これでまだ【幼体】なのだから、成長が末恐ろしい魔王様だ。
自分より小さな魔王を見つめながら茫然としていると、ミィリスが指をもじもじさせながら上目遣いで聞いてきた。
「やっぱりやり過ぎた?」
「い、いえ! そんなことはございません。ここはミィリス様が統治されている魔境でございます。何をされようとミィリス様の自由……ただ少しばかり、ミィリス様の力に驚嘆としていました」
「これ、普通はできないの?」
「勿論でございます。魔物は人間よりも頑丈でございますが、ミィリス様のように容易く樹木を倒す、といった芸当ができる者は、勇者の中でも英雄と呼ばれる
「じゃあ私ってすごい⁉」
「はい。ミィリス様は『魔王』の名に相応しいお方でございます」
目をキラキラさせながら聞いてくるのが不覚にも可愛いと頬を緩ませてしまうも、即座に頬を引き締めて首肯する。
ミィリスはリズからの賞賛を受けてその場でぴょんぴょん飛び跳ねる。その姿に心臓が鷲掴まれながらも、リズは専属秘書としての職務を全うする。
「ミィリス様。本日の運動はもうご満足いただけましたか?」
「……そうね。これ以上やると森に広場が出来てしまいそうだし、まだ実験したいことはあるけど明日にしようかしら」
「畏まりました。明日も運動するご予定でしたら、ここをミィリス様専用の修練場として活用されては如何でしょうか?」
「でも明日はもっと過激になるし、それに木が足りないわ。だから別の場所でやらないと」
この方は森を平地にでもする勢いだな、と戦慄を覚えながら、リズは憂うミィリスに進言した。
「でしたらドワーフたちに報告して、木々を修復させるよう指示を出しておきましょう」
「そんなこと出来るの⁉」
「はい。治癒魔法で樹木の生命力を促進させれば、強制的に繋げれば復元することができます」
「あら便利。……それじゃあ、何本へし折ってもいいのね!」
それだと樹木の前にドワーフの生命力が底尽きる⁉
しかしそんなことを魔王の前で言えるはずもなく、リズはぎこちない笑みを張りつかせながら「……はい」と頷いた。

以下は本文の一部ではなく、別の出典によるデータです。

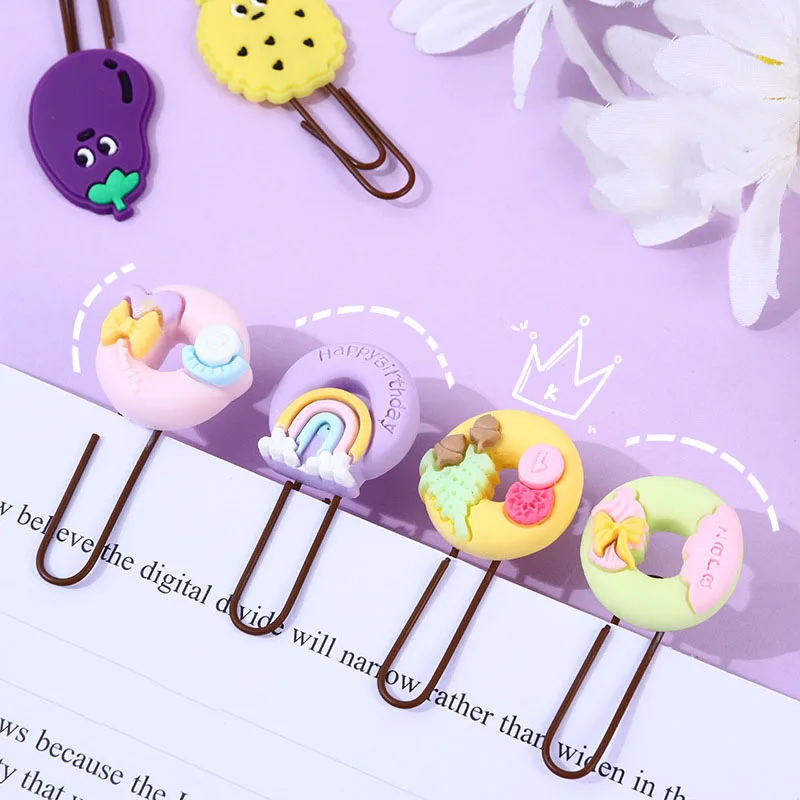 Kawaii Cartoon Clip Bookmark Korean Cute Mini Metal Paper Clip Fun Pattern Student Book Holder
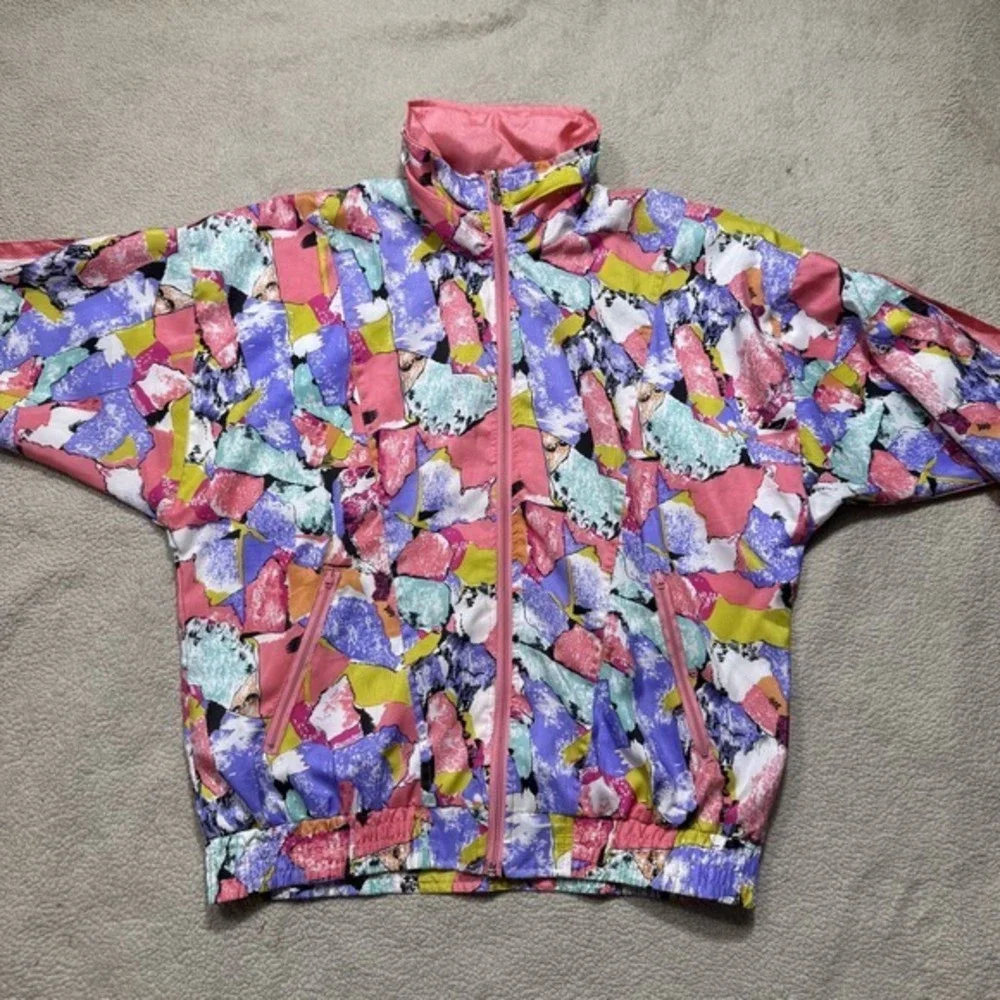 Vintage Lavon Jacket Womens Small Multicolor Abstract Windbreaker Coat 80s Retro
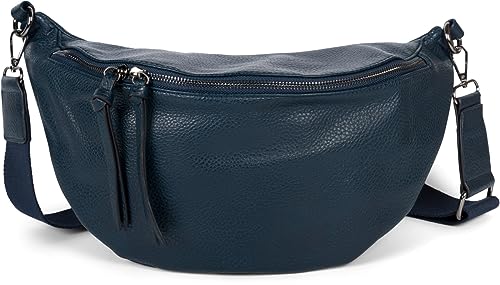 styleBREAKER Damen Halbmond Crossbody Schultertasche, abnehmbarer verstellbarer Schultergurt, Einfarbige Handtasche 02012386, Farbe:Dunkelblau von styleBREAKER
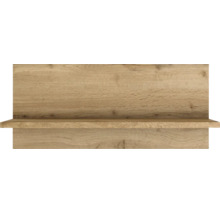 Étagère murale aspect bois avec panneau arrière.
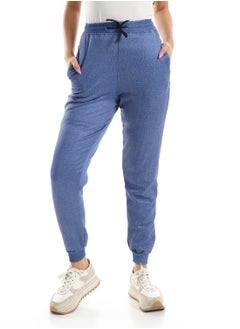 Andora Basic Jogging Pants With Adjustable Drawstrings - Heather Blue  - Image 1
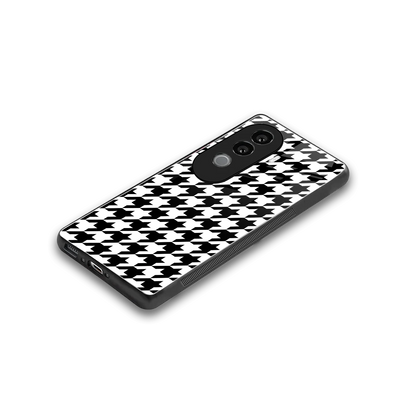 Houndstooth stylish phone case for vivo v40e | glossy glass and slim fit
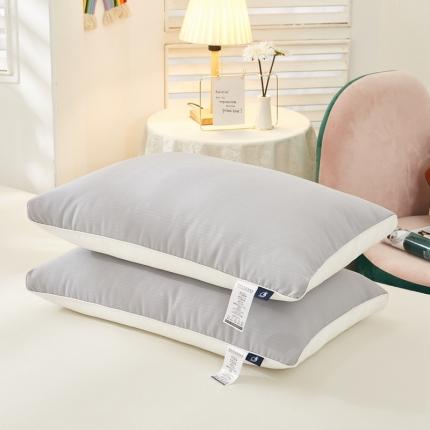 梵希良品 2021新款小提花地中海拼色枕芯枕头 浅灰色
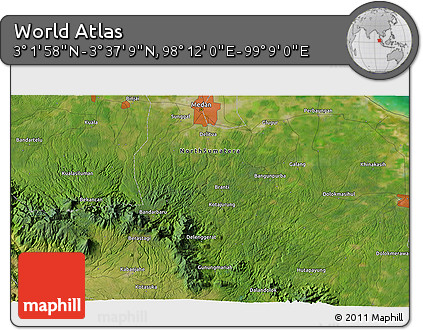 Satellite 3D Map of the Area around 3° 19' 33" N, 98° 40' 30" E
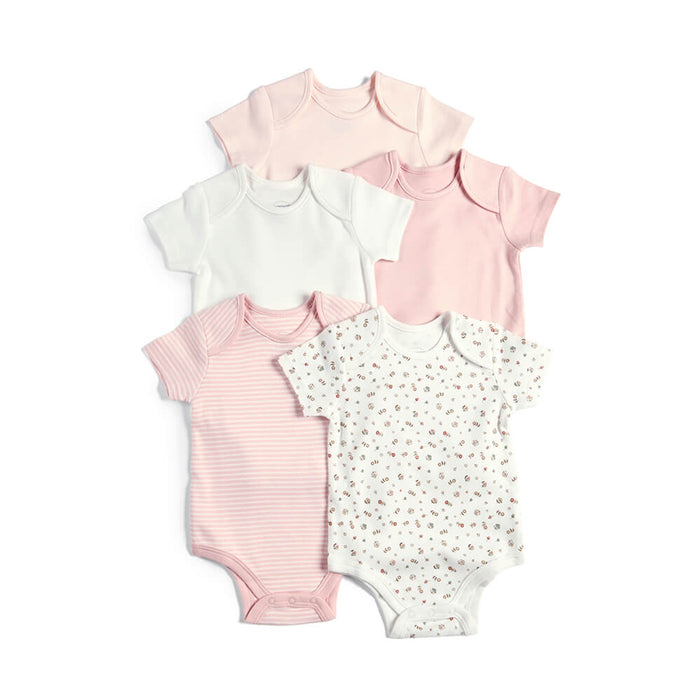 Mamas and Papas Pink Sweet Short Sleeve Bodysuits - 5 Pack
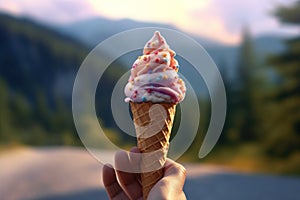 Macro close up of a java chip ice-cream cone, summer feeling background, AI Generative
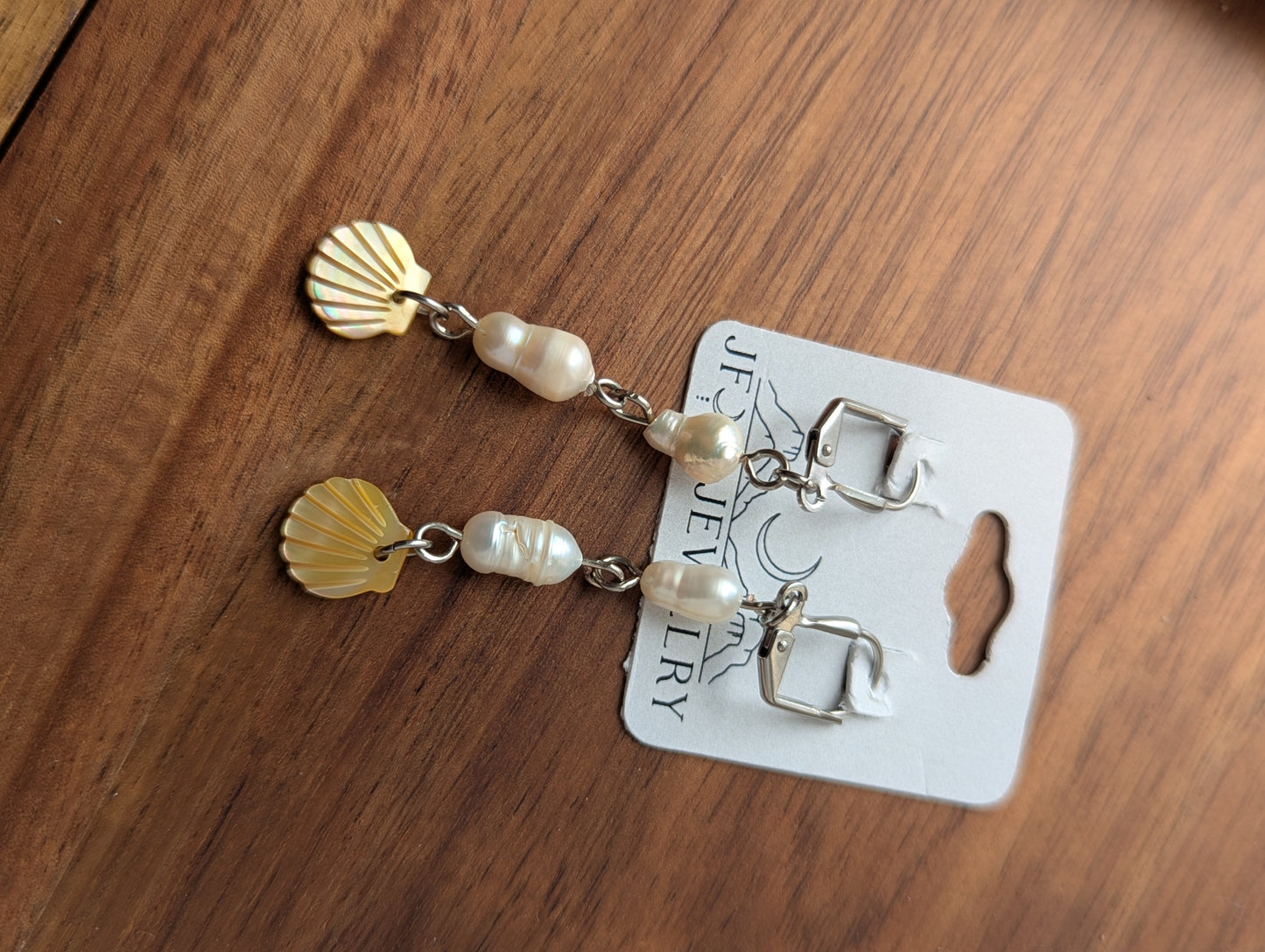Freshwater Pearls and Mother of Pearl Shell Drop Hoops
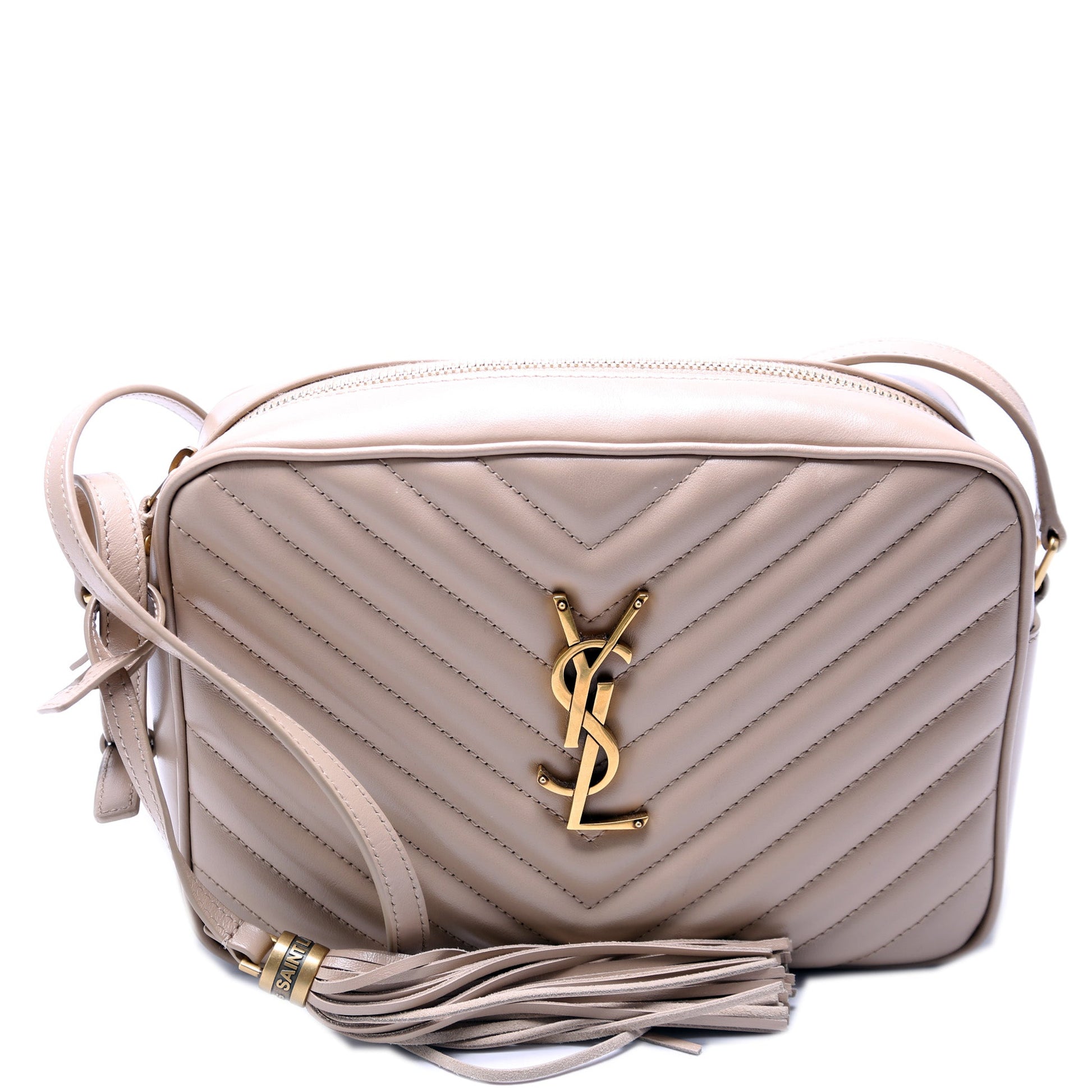 YSL Saint Laurent Lou Camera Bag Quilted Beige Travel Bag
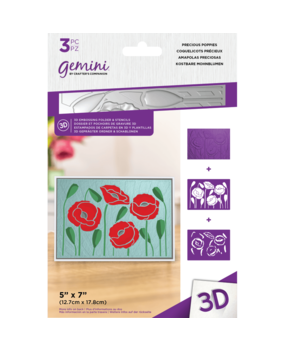 Gemini Precious Poppies 3D Embossing Folder & Stencil (GEM-EF5-3D-PREP) (DISCONTINUED)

「ふふっ。なら明日はどんなこと試そうかしら。今日の続きでもいいし……あ、もっと色んな魔法を試すなんてのもいいわね」
既に次の予定決めに入ったミィリスは、わくわくと楽しそうにしている。そんな表情を見ると『魔王』の面影はなく、あどけない幼女そのものだ。まぁ、幼女は笑顔でどう樹木を壊すかなんて想像しないと思うが。
「それではミィリス様、魔界城へ帰還いたしましょう。浴の準備と、おやつを用意してあります」
「おやつですって⁉」
おやつ、という単語を聞いて目の色を変えたミィリスがぐりんと勢いよく首を回した。
それからミィリスはリズの手を掴むと、
「わ、ちょ、ミィリス様⁉」
「ほら、何してるのリズ! 早く帰っておやつ食べるわよ!」
「ミィリス様落ち着いてください! 早い⁉ 歩くペースが尋常ではなく早いですミィリス様⁉」
「おやつって何かしら。この世界にもドーナツとかバームクーヘンとかあるのかなぁ」
「……聞いていない」
既におやつのことで頭がいっぱいになっている魔王様には、もうリズの言葉は届くことはなかった。
そんな少し変わった魔王様に振り回されながらも、リズは嬉しそうに唇を綻ばせたのだった。